The primary outcome measure was peak plantar pressure (kPa), which was assessed at the active DRFU site of each participant. This outcome was selected as peak plantar pressure has been shown to be predictive of tissue trauma, ulcer formation, delayed healing and ulcer recurrence [30, 31]. Force–time integral and pressure–time integral were not analysed as they have high interdependency with peak pressure [32, 33].

The secondary outcome measures of contact area (cm2) and contact time (ms−1) were also included. Contact area provided data on whether plantar pressure changes were linked to change in the plantar contact area with the offloading devices tested [20]. Contact time was measured to cross-check consistency of walking speed during trials [20].

Data processing and analysis

Raw plantar pressure data obtained with the pedar-X® system was processed using the Novel multi-mask package (Novel, Munich, Germany). This enabled a single mask to be placed over a specific region of interest for each participant (i.e. the DRFU site). This mask subsequently provided an area of comparison for the four offloading conditions. The secondary outcomes measures of contact area and contact time were processed using a whole foot mask. All statistical analyses were undertaken using the Statistical Package for the Social Sciences (SPSS) Version 23 (IBM Corp, Somers, NY, USA).

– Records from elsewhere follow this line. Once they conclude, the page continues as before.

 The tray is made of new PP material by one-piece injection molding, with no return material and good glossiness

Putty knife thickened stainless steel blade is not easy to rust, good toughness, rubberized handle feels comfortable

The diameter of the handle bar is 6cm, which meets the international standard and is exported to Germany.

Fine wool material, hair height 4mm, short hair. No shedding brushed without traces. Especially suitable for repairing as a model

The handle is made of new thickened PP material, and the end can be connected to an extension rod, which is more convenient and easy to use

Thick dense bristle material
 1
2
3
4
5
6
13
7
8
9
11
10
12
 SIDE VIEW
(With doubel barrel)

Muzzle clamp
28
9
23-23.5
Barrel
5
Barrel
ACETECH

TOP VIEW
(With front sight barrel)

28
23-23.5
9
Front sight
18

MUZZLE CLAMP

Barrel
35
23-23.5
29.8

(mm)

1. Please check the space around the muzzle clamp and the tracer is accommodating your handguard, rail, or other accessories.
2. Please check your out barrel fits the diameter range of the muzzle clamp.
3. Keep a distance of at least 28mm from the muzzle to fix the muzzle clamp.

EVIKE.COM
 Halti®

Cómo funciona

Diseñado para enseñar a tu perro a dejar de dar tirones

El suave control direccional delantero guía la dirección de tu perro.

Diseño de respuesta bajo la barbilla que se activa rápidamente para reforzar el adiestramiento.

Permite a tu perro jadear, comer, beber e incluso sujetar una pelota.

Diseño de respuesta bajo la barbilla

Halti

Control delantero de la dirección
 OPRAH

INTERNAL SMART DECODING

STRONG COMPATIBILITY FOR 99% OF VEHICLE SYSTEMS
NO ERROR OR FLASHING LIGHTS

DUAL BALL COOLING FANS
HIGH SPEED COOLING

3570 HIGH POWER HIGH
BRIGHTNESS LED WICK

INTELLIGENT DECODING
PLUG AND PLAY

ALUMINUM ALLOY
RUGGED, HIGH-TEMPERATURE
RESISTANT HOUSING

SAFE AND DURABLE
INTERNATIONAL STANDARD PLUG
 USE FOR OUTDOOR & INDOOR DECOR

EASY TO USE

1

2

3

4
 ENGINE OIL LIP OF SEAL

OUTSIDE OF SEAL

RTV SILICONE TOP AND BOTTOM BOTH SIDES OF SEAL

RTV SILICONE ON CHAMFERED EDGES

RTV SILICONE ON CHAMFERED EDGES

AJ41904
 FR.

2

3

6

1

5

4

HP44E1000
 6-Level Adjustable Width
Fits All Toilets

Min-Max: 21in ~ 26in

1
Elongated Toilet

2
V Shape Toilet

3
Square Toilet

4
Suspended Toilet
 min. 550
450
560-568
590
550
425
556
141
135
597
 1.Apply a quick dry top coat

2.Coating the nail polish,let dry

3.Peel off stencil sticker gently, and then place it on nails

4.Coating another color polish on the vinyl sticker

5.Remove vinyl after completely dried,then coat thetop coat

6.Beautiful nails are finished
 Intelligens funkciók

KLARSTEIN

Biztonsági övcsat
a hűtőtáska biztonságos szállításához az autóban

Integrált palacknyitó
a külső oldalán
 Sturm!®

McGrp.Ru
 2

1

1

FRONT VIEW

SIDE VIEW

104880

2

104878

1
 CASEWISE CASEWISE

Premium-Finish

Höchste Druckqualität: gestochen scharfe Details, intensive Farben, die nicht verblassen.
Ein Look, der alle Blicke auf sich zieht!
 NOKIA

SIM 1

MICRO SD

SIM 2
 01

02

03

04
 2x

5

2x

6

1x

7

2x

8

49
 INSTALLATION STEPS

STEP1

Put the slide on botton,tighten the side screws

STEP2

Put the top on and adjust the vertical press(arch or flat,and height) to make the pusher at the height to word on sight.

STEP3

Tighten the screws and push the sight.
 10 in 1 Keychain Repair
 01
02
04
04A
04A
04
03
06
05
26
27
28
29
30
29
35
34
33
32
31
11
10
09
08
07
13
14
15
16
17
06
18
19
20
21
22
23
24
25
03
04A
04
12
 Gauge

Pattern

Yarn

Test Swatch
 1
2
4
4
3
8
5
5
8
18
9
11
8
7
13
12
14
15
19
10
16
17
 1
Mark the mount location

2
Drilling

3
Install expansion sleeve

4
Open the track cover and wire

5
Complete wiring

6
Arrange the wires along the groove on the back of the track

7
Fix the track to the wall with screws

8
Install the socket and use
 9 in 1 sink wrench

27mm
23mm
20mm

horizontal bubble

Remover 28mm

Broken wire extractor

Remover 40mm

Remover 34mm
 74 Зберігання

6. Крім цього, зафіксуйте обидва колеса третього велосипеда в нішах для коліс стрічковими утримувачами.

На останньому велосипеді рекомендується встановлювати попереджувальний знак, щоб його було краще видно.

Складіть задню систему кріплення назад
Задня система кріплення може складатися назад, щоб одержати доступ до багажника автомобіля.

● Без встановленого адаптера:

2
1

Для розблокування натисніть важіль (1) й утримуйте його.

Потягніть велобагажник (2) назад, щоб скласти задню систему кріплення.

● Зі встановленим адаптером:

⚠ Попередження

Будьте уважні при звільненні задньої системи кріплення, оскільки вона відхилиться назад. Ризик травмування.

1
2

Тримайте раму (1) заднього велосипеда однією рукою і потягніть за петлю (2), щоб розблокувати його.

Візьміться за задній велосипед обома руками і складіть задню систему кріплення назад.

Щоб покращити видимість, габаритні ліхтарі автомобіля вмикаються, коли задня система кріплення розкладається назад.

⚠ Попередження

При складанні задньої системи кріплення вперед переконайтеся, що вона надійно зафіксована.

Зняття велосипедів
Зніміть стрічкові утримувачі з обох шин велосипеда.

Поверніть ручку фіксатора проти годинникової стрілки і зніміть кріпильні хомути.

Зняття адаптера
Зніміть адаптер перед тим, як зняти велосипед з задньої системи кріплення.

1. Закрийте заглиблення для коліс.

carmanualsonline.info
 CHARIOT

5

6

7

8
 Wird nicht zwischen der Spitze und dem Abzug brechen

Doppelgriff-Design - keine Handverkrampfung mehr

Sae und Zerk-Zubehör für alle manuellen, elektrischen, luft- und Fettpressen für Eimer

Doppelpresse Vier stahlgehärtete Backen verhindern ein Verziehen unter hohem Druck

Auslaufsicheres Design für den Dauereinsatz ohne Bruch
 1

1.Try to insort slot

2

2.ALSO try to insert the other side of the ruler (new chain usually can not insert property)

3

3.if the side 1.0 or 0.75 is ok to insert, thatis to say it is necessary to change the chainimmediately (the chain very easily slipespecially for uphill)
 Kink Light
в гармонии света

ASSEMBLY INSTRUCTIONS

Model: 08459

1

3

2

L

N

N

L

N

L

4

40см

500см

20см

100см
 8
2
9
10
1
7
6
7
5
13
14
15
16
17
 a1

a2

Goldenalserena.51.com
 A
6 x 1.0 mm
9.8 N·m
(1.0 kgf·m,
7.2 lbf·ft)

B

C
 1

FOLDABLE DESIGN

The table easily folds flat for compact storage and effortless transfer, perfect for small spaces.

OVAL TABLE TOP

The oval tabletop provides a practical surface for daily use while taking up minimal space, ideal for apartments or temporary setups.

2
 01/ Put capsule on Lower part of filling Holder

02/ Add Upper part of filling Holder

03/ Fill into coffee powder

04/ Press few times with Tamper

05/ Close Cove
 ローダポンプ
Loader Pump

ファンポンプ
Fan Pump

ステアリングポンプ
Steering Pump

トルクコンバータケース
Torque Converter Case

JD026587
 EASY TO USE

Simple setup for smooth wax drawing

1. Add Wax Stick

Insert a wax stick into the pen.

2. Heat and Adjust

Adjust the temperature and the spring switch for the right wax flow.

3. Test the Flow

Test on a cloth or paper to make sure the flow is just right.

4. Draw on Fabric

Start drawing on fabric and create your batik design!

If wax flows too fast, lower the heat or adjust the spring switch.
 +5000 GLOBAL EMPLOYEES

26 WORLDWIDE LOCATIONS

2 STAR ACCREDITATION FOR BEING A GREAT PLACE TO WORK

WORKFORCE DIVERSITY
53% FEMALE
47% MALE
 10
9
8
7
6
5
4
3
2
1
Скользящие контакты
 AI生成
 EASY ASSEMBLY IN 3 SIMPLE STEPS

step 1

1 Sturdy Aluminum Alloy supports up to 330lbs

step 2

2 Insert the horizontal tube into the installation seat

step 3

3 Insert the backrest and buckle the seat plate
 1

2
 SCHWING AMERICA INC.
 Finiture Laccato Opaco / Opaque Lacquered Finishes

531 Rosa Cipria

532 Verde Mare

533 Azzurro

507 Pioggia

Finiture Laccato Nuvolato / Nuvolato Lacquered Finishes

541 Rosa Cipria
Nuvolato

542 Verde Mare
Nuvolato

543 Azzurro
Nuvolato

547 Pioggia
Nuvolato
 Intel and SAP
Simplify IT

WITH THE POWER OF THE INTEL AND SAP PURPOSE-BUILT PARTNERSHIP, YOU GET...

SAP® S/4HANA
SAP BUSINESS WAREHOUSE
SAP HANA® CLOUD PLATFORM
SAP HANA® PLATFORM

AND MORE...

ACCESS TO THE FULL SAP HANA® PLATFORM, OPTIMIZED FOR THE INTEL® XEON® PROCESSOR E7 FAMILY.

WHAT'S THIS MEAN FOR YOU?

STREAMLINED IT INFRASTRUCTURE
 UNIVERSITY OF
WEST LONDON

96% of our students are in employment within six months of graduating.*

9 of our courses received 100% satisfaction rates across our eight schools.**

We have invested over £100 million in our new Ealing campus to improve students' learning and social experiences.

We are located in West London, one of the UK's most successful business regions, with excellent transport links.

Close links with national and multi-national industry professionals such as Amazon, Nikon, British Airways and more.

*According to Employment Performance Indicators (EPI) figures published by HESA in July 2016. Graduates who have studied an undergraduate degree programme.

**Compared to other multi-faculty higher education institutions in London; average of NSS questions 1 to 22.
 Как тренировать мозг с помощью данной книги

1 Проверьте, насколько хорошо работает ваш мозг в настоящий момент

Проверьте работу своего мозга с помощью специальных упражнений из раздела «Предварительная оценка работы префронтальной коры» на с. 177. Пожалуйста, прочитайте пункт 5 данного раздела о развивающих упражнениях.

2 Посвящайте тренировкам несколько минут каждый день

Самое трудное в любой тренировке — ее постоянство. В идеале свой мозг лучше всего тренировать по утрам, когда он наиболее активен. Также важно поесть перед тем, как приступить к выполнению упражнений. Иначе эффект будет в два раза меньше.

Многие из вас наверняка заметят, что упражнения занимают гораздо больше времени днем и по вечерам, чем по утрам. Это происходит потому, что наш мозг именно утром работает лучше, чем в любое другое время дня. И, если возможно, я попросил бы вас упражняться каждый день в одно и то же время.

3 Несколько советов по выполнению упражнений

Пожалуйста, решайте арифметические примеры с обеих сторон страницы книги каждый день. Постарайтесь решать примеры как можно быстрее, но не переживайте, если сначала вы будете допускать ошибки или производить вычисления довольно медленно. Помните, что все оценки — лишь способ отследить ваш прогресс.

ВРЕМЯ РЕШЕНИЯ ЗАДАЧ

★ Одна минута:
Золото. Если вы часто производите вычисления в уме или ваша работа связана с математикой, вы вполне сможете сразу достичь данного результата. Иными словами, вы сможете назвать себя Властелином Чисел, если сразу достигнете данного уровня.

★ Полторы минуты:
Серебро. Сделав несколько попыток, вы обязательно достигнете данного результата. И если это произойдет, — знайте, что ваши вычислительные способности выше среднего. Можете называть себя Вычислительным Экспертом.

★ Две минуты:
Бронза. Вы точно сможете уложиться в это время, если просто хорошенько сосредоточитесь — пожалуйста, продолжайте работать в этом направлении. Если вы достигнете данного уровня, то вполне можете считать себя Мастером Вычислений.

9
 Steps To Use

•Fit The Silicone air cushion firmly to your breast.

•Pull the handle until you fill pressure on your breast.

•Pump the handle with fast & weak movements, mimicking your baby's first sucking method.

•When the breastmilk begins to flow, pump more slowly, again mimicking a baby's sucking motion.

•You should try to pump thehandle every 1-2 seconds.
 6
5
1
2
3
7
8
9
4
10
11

Normality of data was confirmed by assessing histograms, skewness and kurtosis values, and Shapiro-Wilks statistical tests [34]. Four outliers were identified, all in peak plantar pressure. Outliers were addressed by replacement with the next non-outlier value. Between-group differences for peak pressure were expressed as mean differences with 95% confidence intervals, and to provide easier comparison, as percentage differences. One-way repeated-measures ANOVAs were used to explore the effects of all offloading conditions on peak plantar pressures (ulcer), contact area (whole foot) and contact time (whole foot). Mauchly’s test was assessed to address the assumption of sphericity, and where it was violated, the Greenhouse–Geisser correction was used for the F-statistic, degrees of freedom and the p-value. Significant ANOVA findings were explored using Bonferroni-adjusted pairwise comparisons. The threshold for statistical significance was set at 0.05.